In deze ‘regering van verandering’ zit ook de advocaat Buongiorno, een voormalige vertrouweling en advocaat van de rechtse premier Andreotti. Hij wordt minister van Publieke Administratie. Moavero Milanesi, een voormalige minister in de regeringen Monti en Letta, en ook lange tijd een Europese topfiguur, wordt minister van Buitenlandse Zaken. Zijn collega op onderwijs wordt Marco Bussetti, een vroegere leraar fysica op een private school. Het ministerie van leefmilieu wordt geleid door een generaal van de Carabinieri, Sergio Costa.
Het nieuwe “gezicht van verandering” is dus een regering die duidelijk rechts gepositioneerd staat en enkele technische figuren heeft aangetrokken om de “goede naam van de instellingen” te garanderen. Er zitten fascisten van de Lega in naast figuren uit de oude Eerste Republiek. Dit zal geen stabiliteit brengen.

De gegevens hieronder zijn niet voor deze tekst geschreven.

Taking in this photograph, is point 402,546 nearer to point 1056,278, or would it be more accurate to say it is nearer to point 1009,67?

Veel Italianen hebben tegen het establishment en voor populistische partijen gestemd. Het maakt dat deze regering onvermijdelijk zal botsen op de verwachtingen van werkenden en jongeren. De repressie die tegen activisten, syndicalisten, migranten en vrouwen zal gevoerd worden, moet leiden tot sterke reacties. De afwezigheid van een geloofwaardige klassenoppositie tegen deze regering zal de behoefte aan een nieuwe arbeiderspartij op de agenda zetten. Resistenze Internazionale zal hierin een actieve rol spelen.